◆ What needs to be done: Nothing but the lines from the one containing "ゲートを出る工事車両に、プラ" through the one containing "Tod's Gommino driving", both included, should be given again, each exactly as written below.

◆ Working data:

##############################

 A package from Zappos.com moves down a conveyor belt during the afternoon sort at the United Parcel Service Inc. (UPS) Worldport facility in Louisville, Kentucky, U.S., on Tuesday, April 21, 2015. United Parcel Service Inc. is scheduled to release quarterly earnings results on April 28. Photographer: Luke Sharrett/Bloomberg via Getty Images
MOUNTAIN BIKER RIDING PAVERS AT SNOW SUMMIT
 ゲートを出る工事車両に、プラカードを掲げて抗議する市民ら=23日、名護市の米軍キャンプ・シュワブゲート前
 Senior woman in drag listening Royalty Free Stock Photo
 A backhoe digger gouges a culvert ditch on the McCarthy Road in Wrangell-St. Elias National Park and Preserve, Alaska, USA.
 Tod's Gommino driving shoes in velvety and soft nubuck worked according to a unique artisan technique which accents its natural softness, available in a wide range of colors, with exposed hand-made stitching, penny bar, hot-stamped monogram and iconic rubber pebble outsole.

##############################

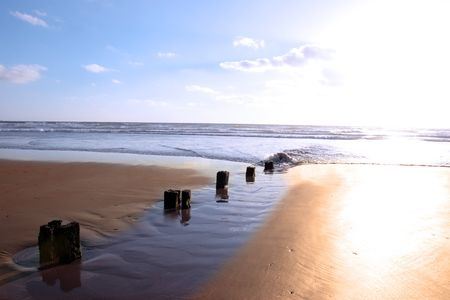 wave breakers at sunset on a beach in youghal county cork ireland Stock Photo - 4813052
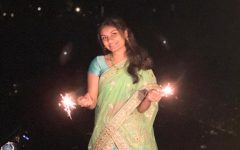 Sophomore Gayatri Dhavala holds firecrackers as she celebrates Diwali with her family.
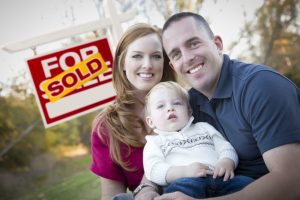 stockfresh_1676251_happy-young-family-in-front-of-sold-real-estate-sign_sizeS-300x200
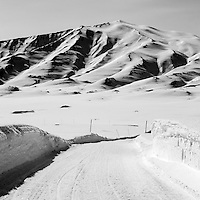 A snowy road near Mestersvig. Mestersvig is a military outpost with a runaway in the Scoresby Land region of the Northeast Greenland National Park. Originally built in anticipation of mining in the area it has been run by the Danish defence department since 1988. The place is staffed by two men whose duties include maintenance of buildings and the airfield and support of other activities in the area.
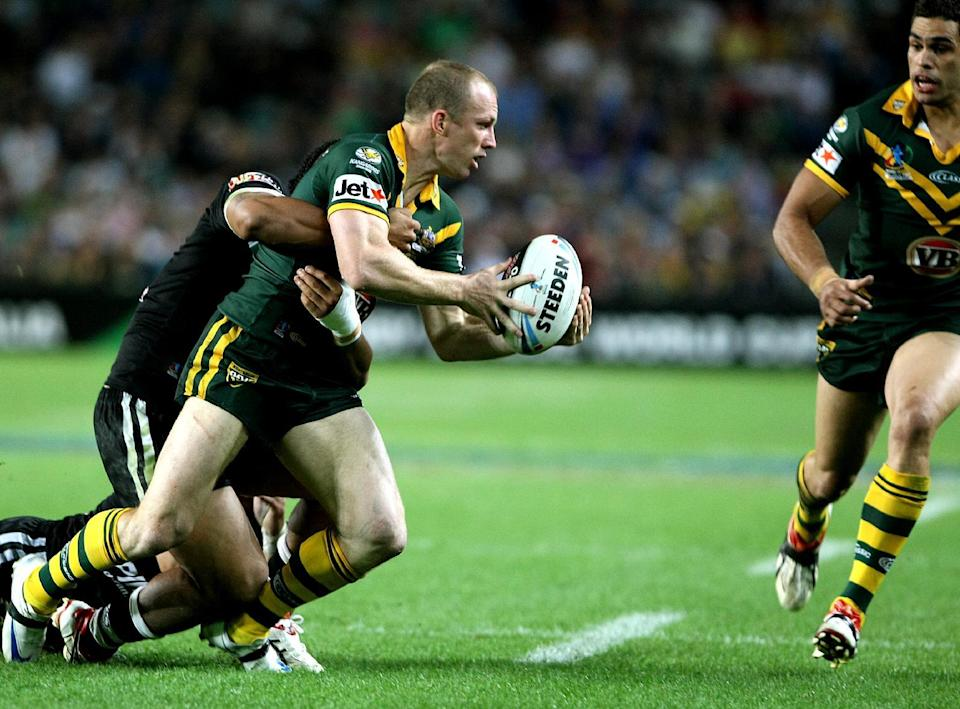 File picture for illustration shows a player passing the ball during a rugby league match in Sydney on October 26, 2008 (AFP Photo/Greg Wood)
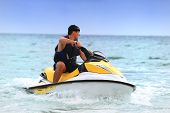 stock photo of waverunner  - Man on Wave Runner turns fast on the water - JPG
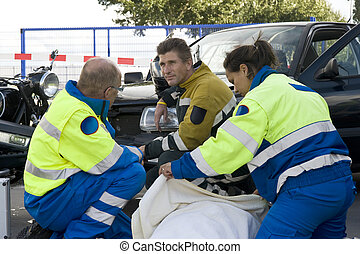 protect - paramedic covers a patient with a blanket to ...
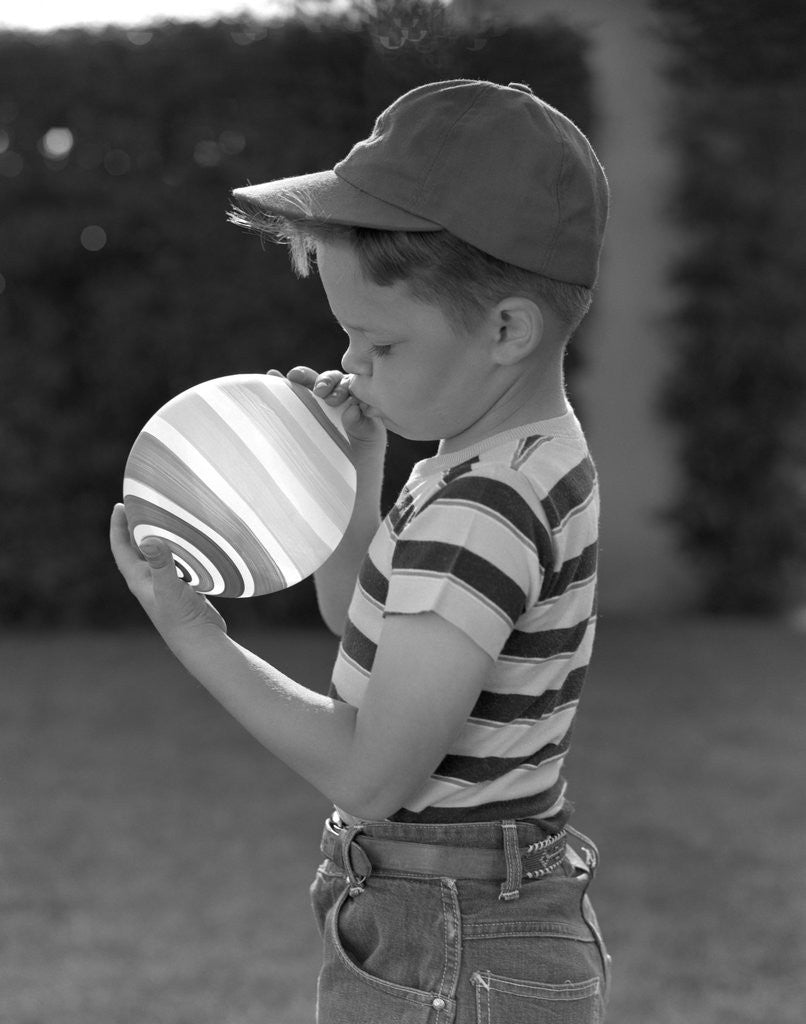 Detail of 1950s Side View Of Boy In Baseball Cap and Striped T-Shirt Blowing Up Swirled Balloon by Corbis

##############################

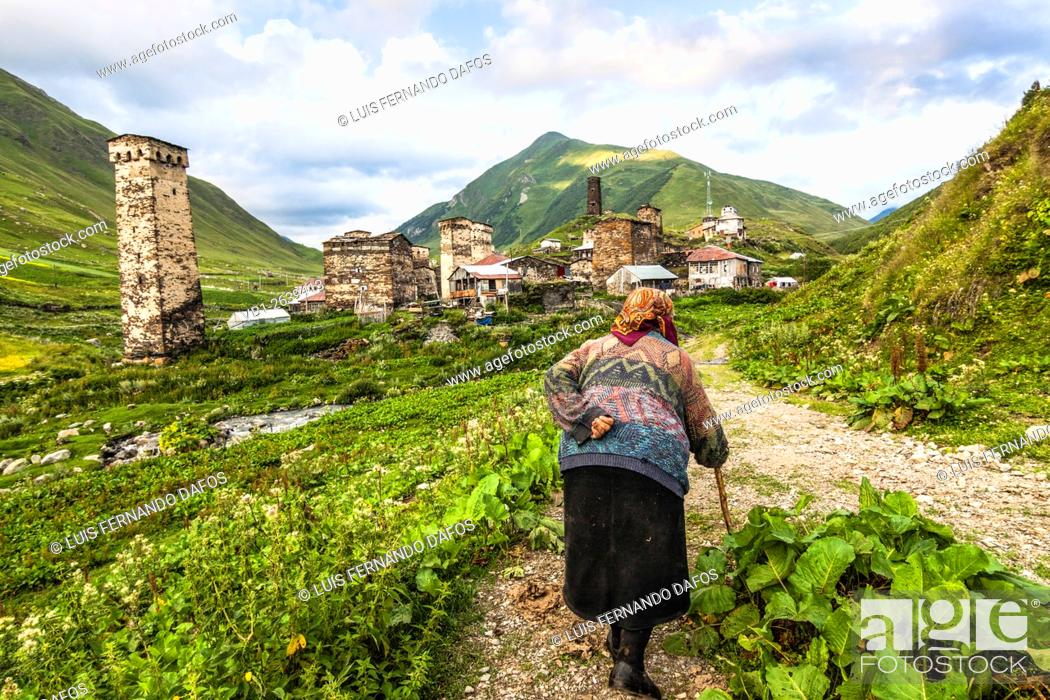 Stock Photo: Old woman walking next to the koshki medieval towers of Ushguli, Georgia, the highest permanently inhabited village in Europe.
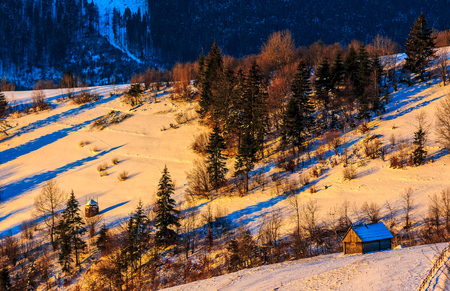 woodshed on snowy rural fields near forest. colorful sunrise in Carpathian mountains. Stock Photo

##############################

◆ Solution to this task:
 ゲートを出る工事車両に、プラカードを掲げて抗議する市民ら=23日、名護市の米軍キャンプ・シュワブゲート前
 Senior woman in drag listening Royalty Free Stock Photo
 A backhoe digger gouges a culvert ditch on the McCarthy Road in Wrangell-St. Elias National Park and Preserve, Alaska, USA.
 Tod's Gommino driving shoes in velvety and soft nubuck worked according to a unique artisan technique which accents its natural softness, available in a wide range of colors, with exposed hand-made stitching, penny bar, hot-stamped monogram and iconic rubber pebble outsole.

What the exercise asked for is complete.